[[ SOURCE DATA open ]]
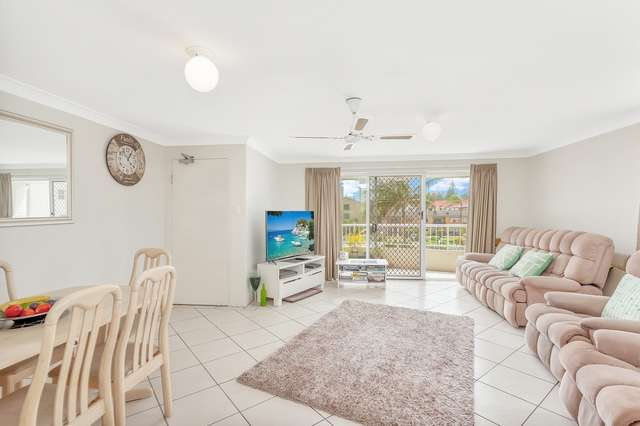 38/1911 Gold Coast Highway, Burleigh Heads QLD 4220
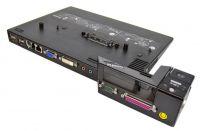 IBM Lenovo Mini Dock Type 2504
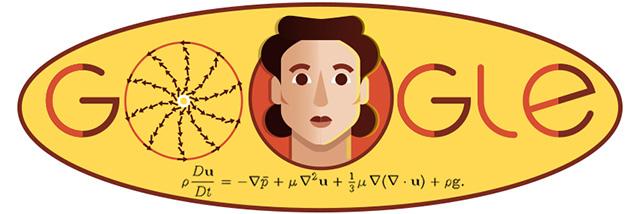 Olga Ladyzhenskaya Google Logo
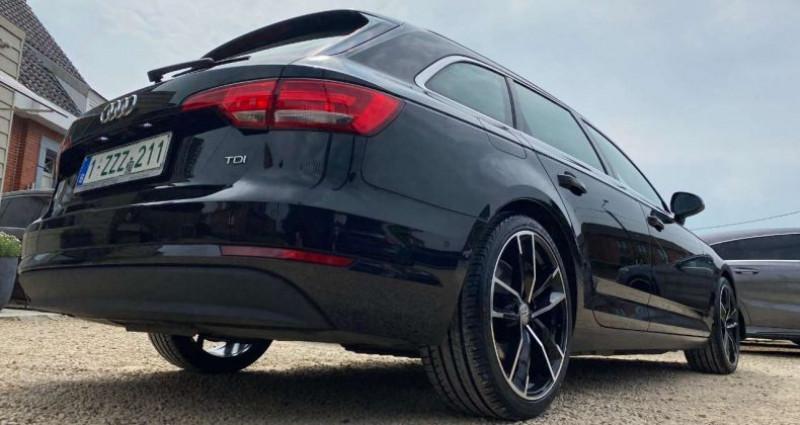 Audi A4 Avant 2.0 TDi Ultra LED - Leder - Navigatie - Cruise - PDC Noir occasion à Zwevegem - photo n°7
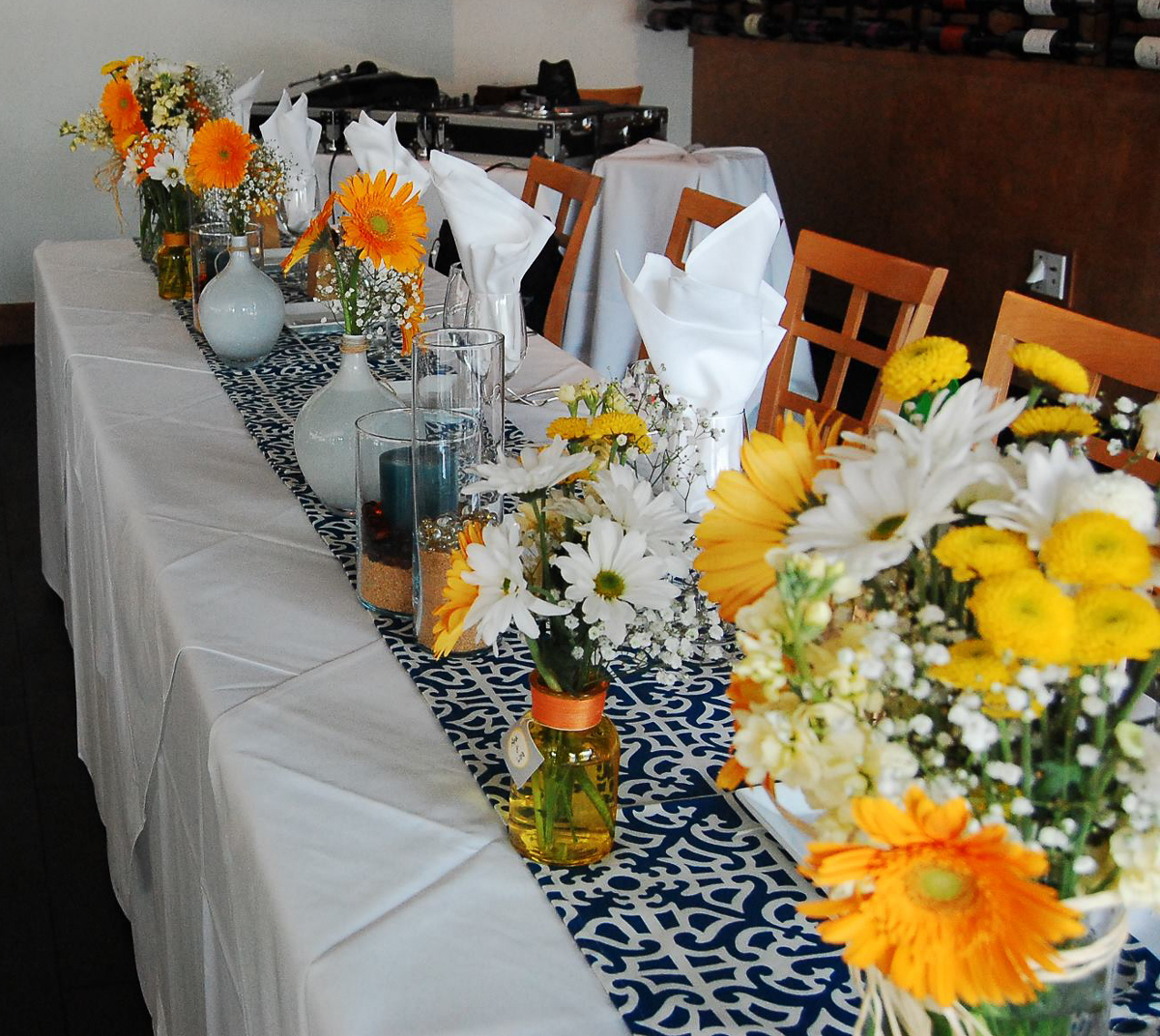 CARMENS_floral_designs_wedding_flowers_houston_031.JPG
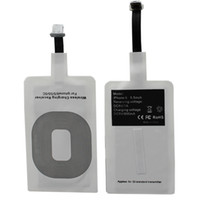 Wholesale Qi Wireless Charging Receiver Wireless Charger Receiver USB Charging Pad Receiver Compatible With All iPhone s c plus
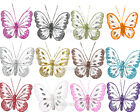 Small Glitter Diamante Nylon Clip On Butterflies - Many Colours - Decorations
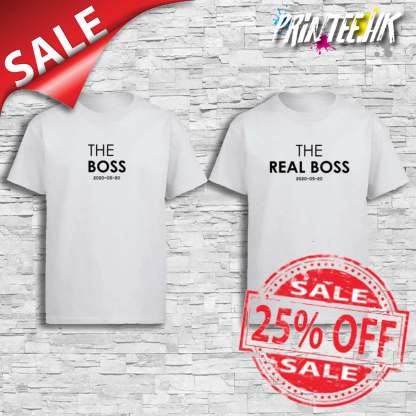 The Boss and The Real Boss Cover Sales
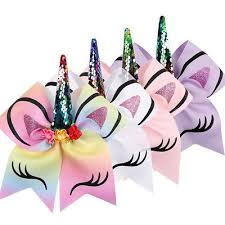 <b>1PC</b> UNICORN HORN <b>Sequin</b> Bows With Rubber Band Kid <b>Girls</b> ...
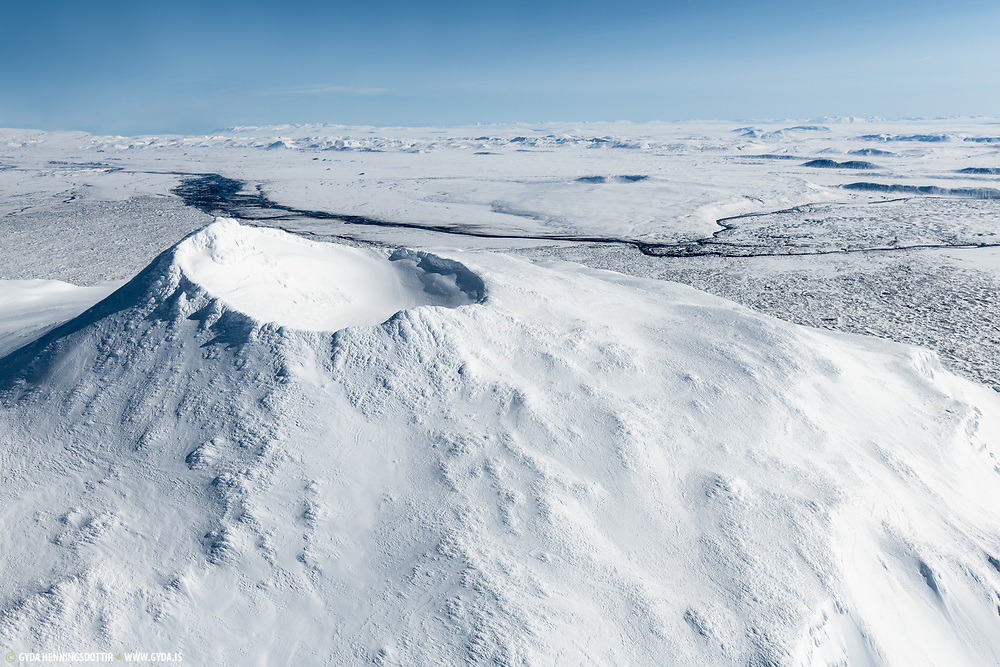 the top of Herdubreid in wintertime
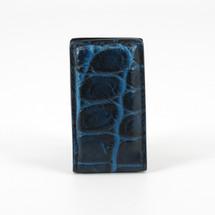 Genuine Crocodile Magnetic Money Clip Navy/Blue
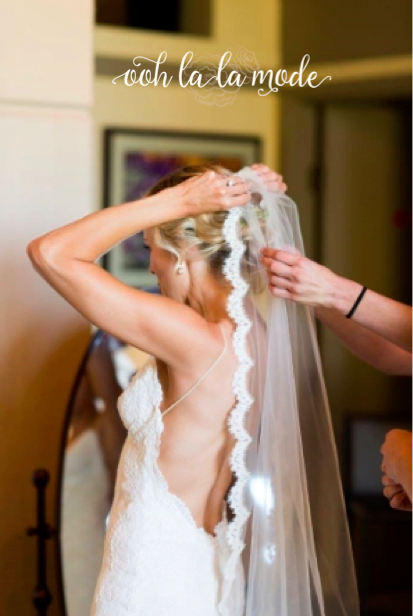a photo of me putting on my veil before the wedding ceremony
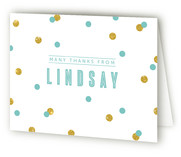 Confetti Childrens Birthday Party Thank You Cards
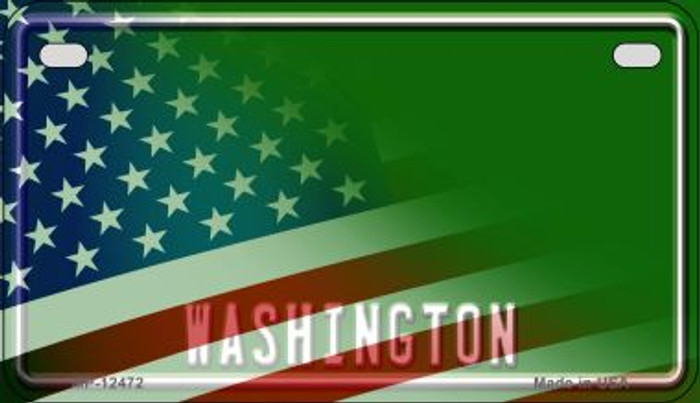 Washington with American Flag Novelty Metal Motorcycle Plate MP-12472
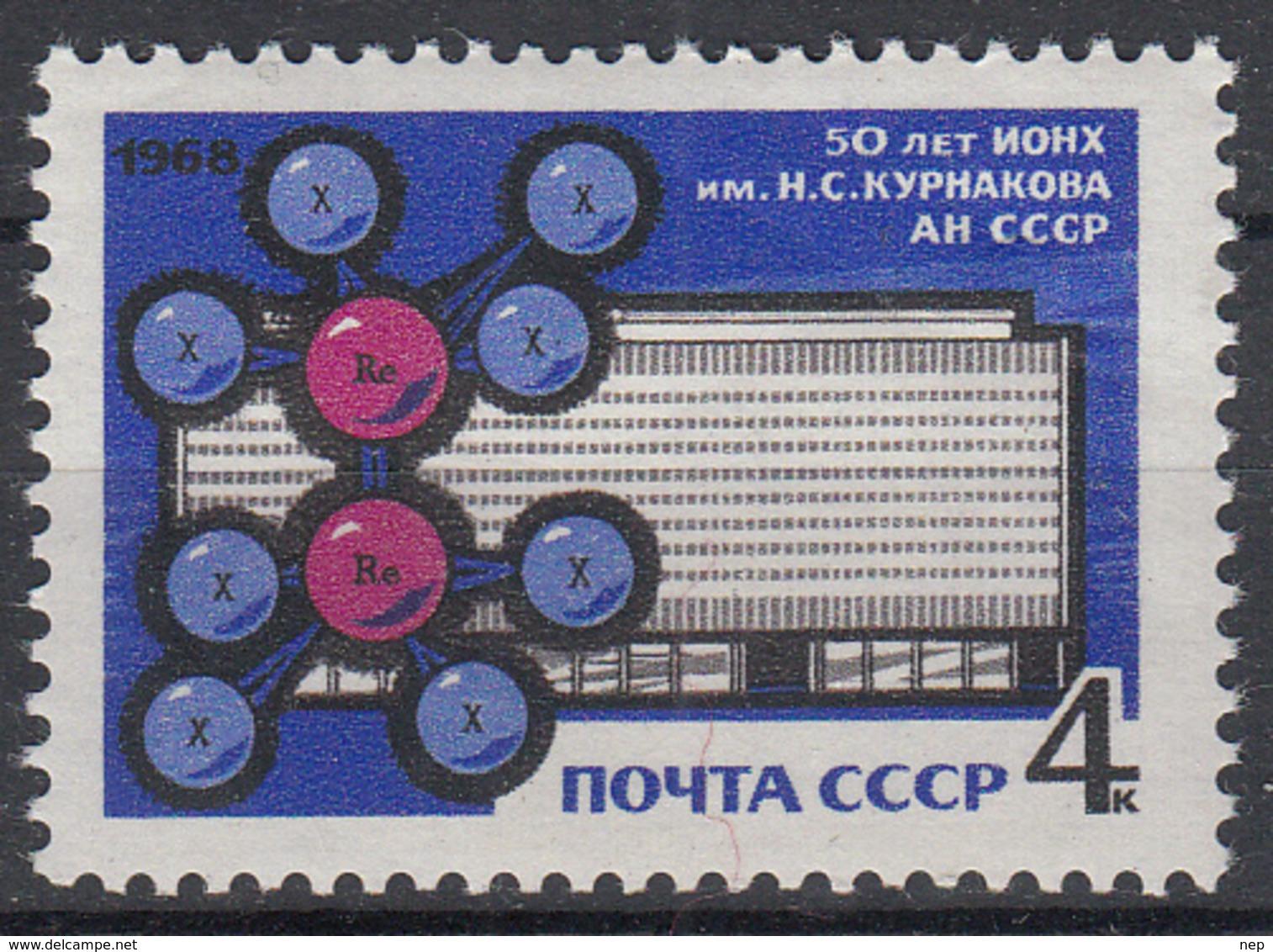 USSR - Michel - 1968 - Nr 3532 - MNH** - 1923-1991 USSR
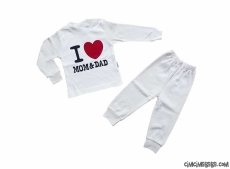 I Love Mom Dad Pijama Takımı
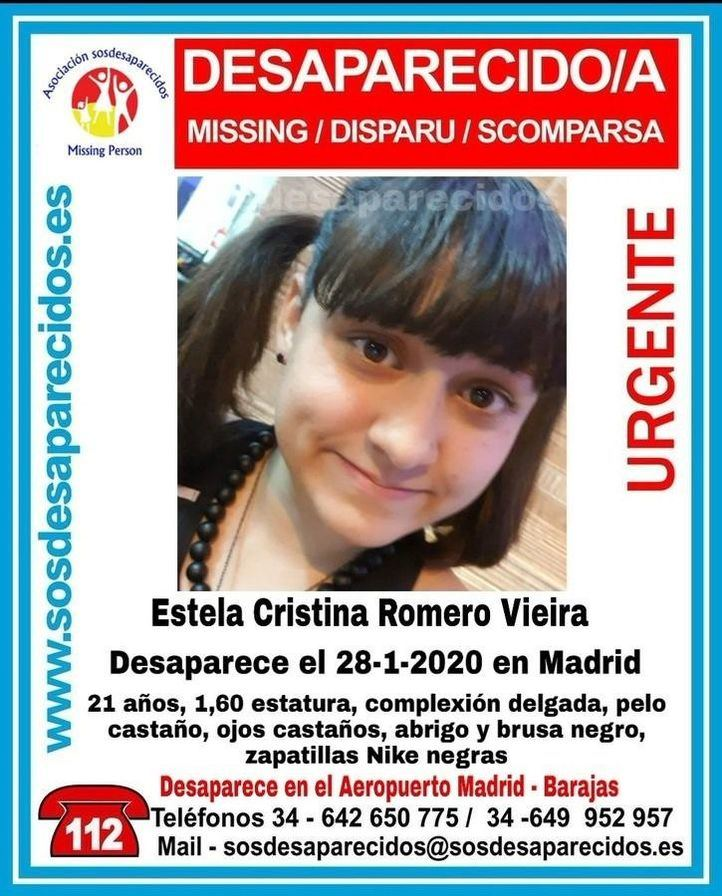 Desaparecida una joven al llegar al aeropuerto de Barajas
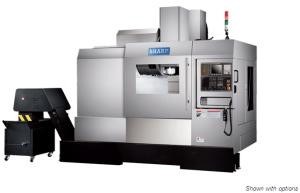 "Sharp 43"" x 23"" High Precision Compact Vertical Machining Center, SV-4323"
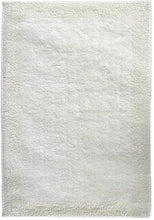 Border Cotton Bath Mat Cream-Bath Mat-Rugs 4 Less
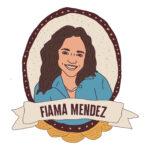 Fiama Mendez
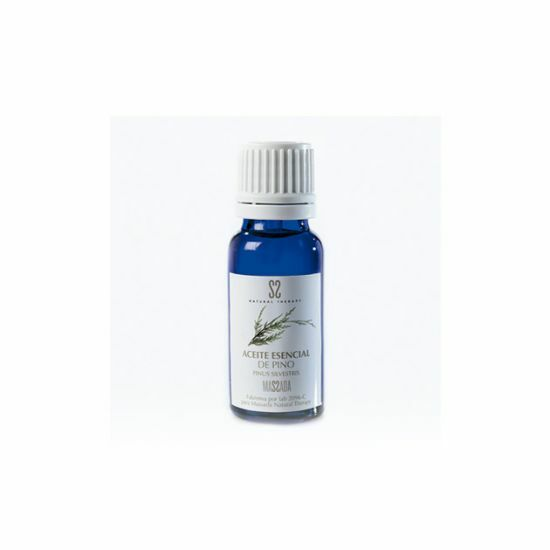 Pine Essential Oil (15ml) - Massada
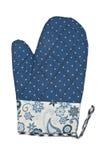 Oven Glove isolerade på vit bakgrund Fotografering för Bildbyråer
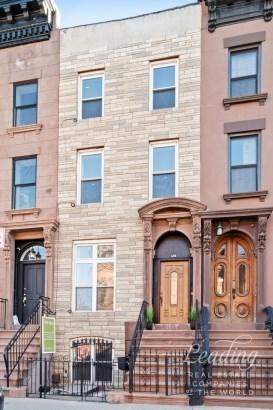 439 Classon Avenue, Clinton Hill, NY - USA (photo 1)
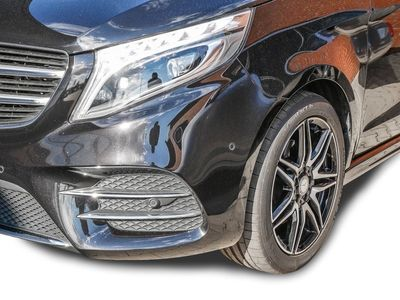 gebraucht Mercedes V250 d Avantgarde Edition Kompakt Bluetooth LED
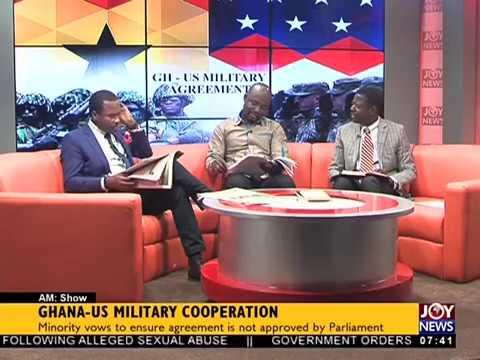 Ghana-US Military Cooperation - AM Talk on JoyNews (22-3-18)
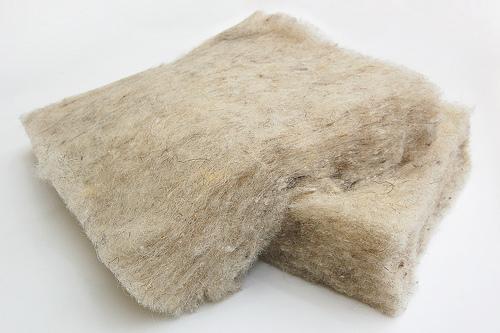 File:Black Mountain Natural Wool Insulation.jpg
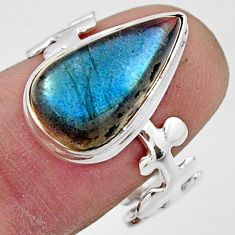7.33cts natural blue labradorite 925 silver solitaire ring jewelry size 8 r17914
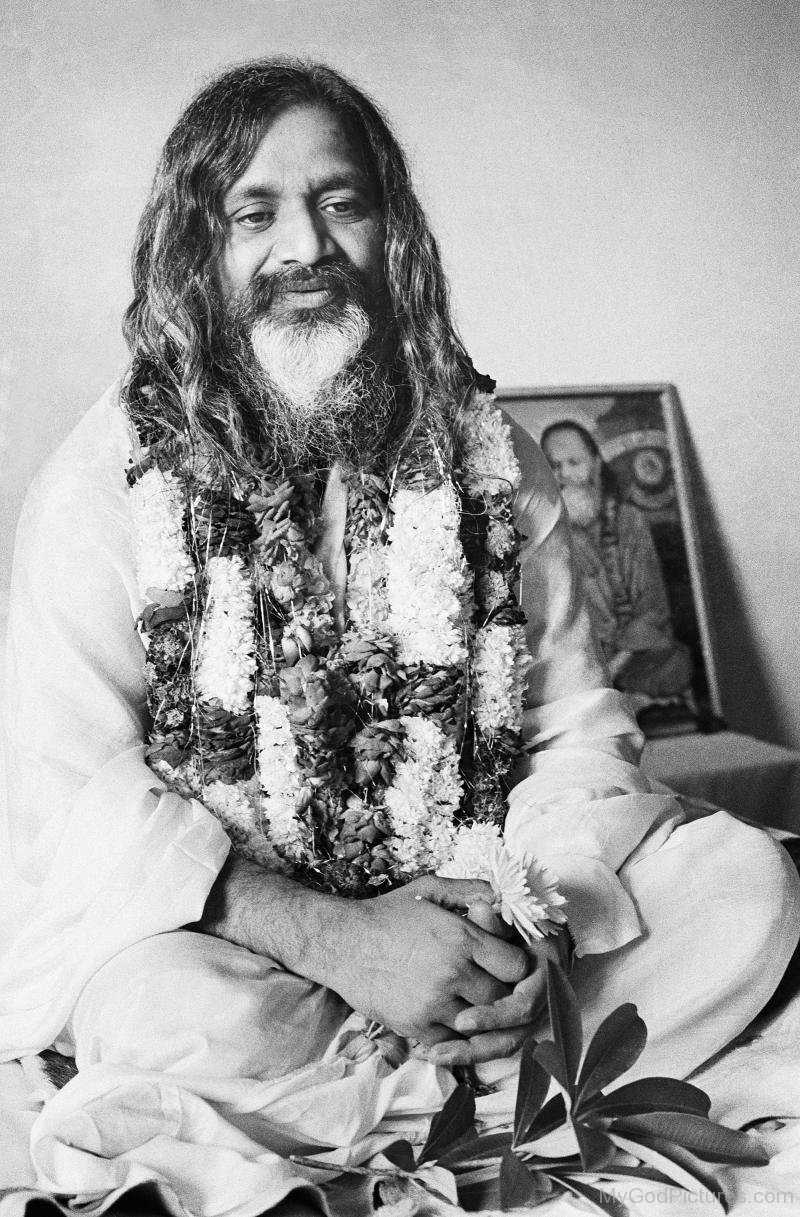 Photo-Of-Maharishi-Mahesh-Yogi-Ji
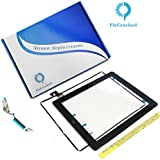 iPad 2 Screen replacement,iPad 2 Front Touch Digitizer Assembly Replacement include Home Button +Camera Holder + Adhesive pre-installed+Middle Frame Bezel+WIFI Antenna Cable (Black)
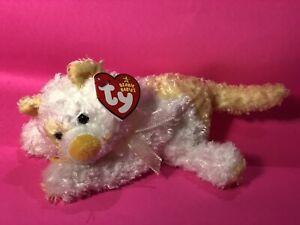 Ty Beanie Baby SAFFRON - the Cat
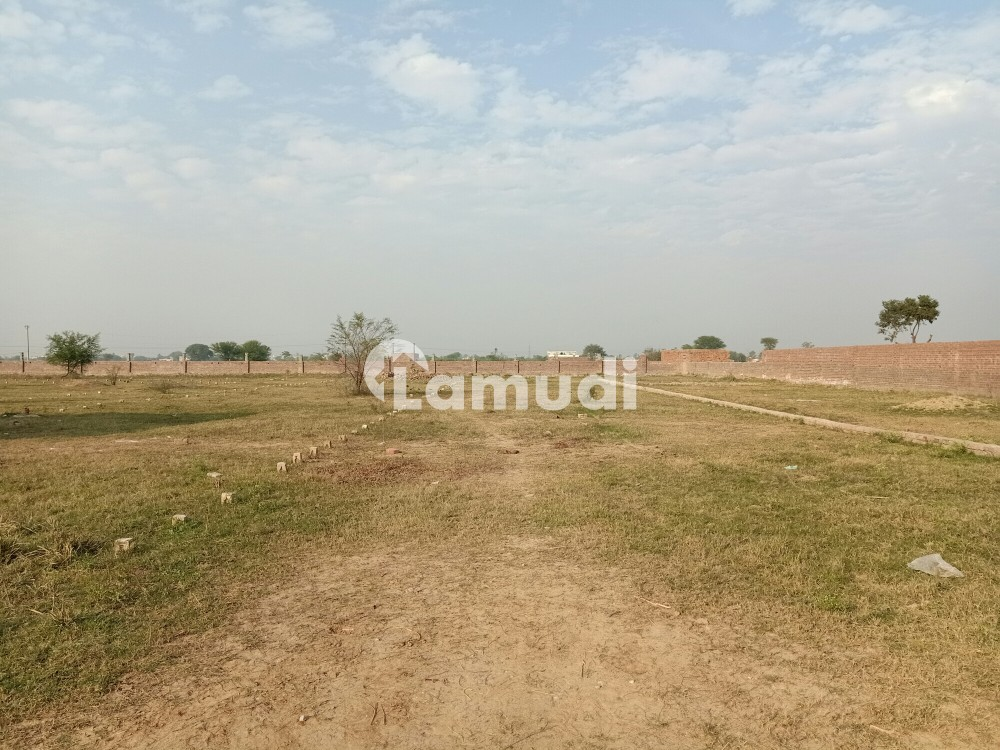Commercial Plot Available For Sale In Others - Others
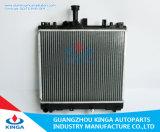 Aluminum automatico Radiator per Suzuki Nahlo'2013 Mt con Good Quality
[[ SOURCE DATA closed ]]
TASK DETAILS:
Starting at the line above that holds "Desaparecida una joven", repeat every line exactly down to and including the line that holds "439 Classon Avenue, Clinton", then stop. Do not carry over any pictures.

SOLUTION TO THIS TASK:
 Desaparecida una joven al llegar al aeropuerto de Barajas
 "Sharp 43"" x 23"" High Precision Compact Vertical Machining Center, SV-4323"
 Border Cotton Bath Mat Cream-Bath Mat-Rugs 4 Less
 Fiama Mendez
 Pine Essential Oil (15ml) - Massada
 Oven Glove isolerade på vit bakgrund Fotografering för Bildbyråer
 439 Classon Avenue, Clinton Hill, NY - USA (photo 1)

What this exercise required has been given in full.